As explained in the comments, the whole problem is that you want to cancel the execution of a function ( j.Function ) that isn't cancellable.

There's no way to "kill a goroutine". Goroutines work in a cooperative fashion. If you want to be able to "kill it", you need to ensure that the function running in that Goroutine has a mechanism for you to signal that it should stop what it's doing and return, letting the Goroutine that was running it finally terminate.

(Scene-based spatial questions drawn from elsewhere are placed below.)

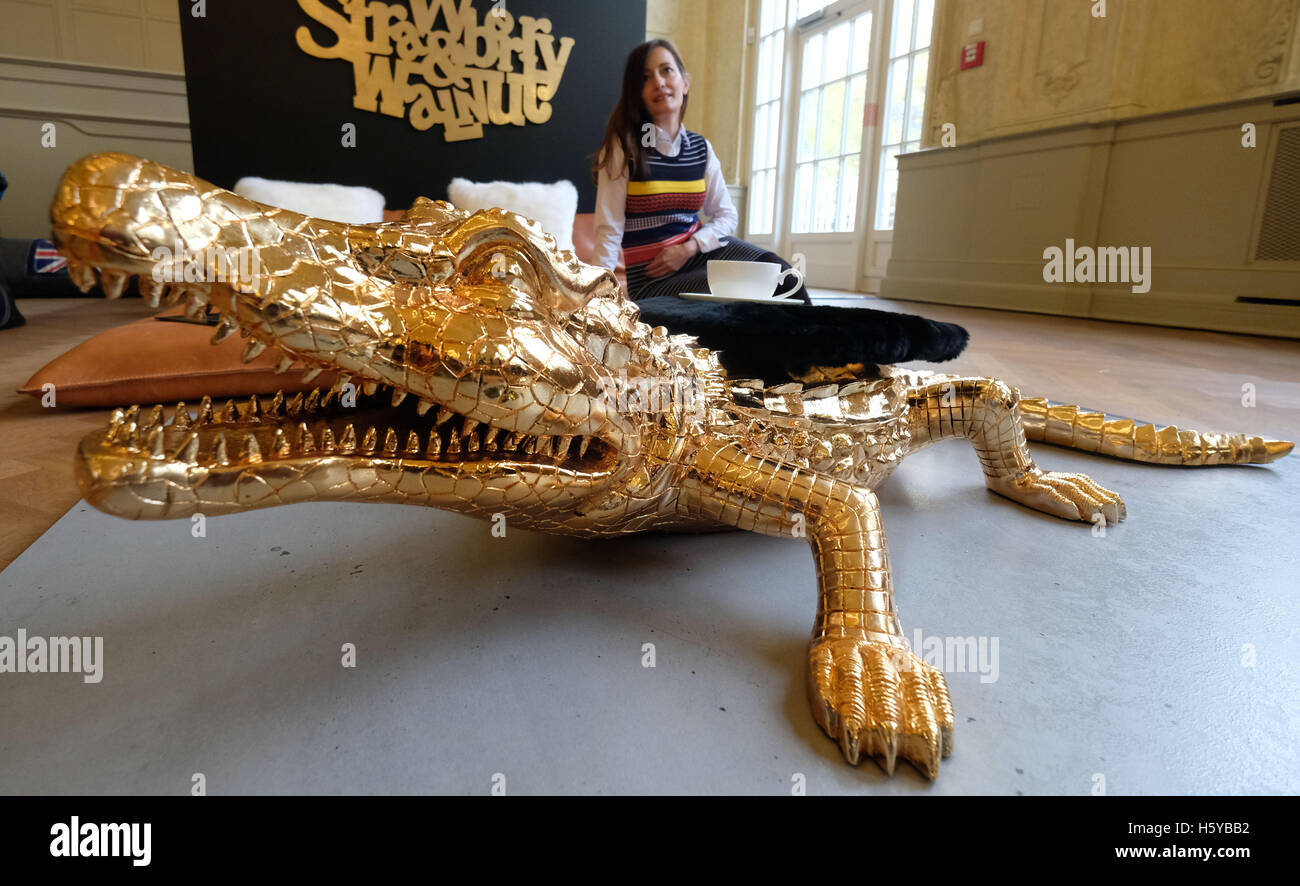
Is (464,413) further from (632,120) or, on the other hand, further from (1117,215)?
(1117,215)

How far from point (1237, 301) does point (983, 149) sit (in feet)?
10.0

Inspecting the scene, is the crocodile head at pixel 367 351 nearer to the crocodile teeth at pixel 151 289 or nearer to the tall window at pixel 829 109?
the crocodile teeth at pixel 151 289

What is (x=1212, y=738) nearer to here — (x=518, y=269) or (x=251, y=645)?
(x=518, y=269)

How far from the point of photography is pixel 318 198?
4277 millimetres

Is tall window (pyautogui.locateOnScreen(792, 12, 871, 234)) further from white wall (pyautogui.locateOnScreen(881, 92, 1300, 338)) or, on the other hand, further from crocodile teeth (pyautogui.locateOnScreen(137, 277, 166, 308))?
crocodile teeth (pyautogui.locateOnScreen(137, 277, 166, 308))

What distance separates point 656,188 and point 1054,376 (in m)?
2.40

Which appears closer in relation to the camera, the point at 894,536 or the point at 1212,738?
the point at 1212,738

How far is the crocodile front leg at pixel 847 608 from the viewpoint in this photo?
0.92m

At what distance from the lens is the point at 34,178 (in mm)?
8117

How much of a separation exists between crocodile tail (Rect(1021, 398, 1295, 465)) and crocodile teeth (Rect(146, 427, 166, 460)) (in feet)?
8.35

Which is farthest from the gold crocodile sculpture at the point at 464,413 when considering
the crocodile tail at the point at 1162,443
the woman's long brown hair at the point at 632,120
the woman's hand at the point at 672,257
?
the woman's long brown hair at the point at 632,120
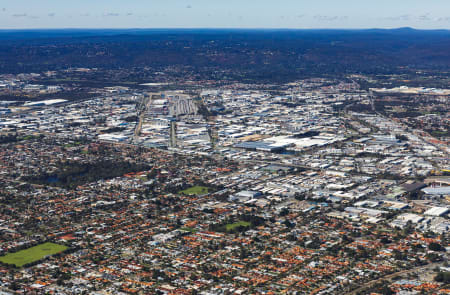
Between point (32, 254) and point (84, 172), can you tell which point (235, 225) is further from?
point (84, 172)

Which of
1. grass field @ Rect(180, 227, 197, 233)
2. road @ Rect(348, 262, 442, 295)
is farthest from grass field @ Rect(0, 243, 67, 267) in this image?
road @ Rect(348, 262, 442, 295)

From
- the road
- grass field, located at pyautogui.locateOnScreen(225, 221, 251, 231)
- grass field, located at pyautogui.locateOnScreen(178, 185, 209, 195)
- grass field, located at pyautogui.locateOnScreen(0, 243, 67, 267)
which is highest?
the road

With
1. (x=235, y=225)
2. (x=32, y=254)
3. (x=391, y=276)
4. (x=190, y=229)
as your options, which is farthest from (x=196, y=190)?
(x=391, y=276)

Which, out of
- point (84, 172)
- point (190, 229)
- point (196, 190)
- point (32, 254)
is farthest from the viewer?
point (84, 172)

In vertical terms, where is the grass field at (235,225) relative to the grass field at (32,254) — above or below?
above

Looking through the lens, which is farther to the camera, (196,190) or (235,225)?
(196,190)

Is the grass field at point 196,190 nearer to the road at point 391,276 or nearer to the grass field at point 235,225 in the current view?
the grass field at point 235,225

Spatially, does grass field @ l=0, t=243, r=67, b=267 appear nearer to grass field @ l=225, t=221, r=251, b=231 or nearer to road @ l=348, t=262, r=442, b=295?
grass field @ l=225, t=221, r=251, b=231

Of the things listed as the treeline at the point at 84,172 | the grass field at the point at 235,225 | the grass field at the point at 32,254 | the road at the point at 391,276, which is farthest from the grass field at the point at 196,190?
the road at the point at 391,276
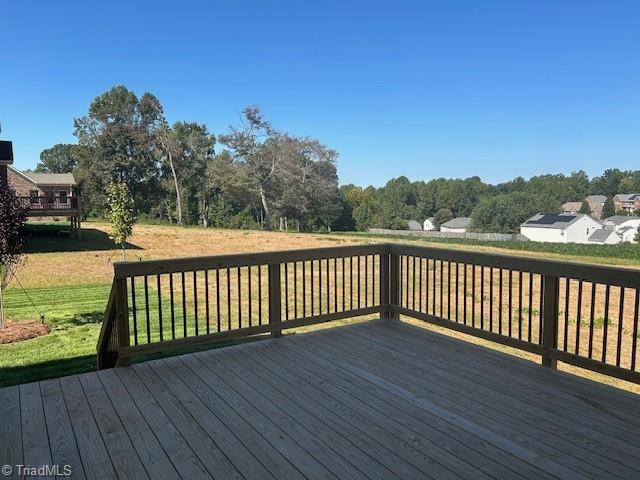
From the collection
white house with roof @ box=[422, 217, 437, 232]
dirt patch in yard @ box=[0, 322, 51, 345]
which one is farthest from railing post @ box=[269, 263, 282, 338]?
white house with roof @ box=[422, 217, 437, 232]

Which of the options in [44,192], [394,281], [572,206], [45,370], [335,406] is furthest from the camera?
[44,192]

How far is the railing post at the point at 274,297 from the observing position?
155 inches

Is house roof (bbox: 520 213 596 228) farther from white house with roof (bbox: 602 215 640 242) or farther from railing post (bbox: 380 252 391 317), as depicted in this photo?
railing post (bbox: 380 252 391 317)

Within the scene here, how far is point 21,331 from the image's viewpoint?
6.05 metres

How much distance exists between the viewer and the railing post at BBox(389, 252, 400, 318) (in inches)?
178

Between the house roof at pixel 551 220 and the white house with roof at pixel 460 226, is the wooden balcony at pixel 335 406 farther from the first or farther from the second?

The standard way of indicating that a function is cancellable is by having it take a context.Context as its first param:

type Job struct {
  // ...
  Function func(context.Context)
}

Then you create the context and pass it to the j.Function . Since your cancellation logic is simply based on a timeout, there's no need to write all that select... case <-time.After(...) , as that is provided as built-in functionality with a context.Context :


func (j Job) Run() {
  for range time.Tick(j.Frequency) {
    go j.ExecuteOnce()
  }
}

func (j Job) ExecuteOnce() {
  log.Printf("Job %#v executing...", j.ID)
  ctx, cancel := context.WithTimeout(context.Background(), j.MaxRuntime)
  defer cancel()
  j.Function(ctx)
}

Now, to finish, you have to rewrite the functions that you're going to be passing to your job scheduler so that they take context.Context and, very importantly, that they use it properly and cancel whatever they're doing when the context is cancelled.

This means that if you're writing the code for those funcs and they will somehow block, you'll be responsible for writing stuff like:

select {
case <-ctx.Done():
  return ctx.Err()
case ...your blocking case...:
}

If your funcs are invoking 3rd party code, then that code needs to be aware of context and cancellation, and you'll need to pass down the ctx your funcs receive.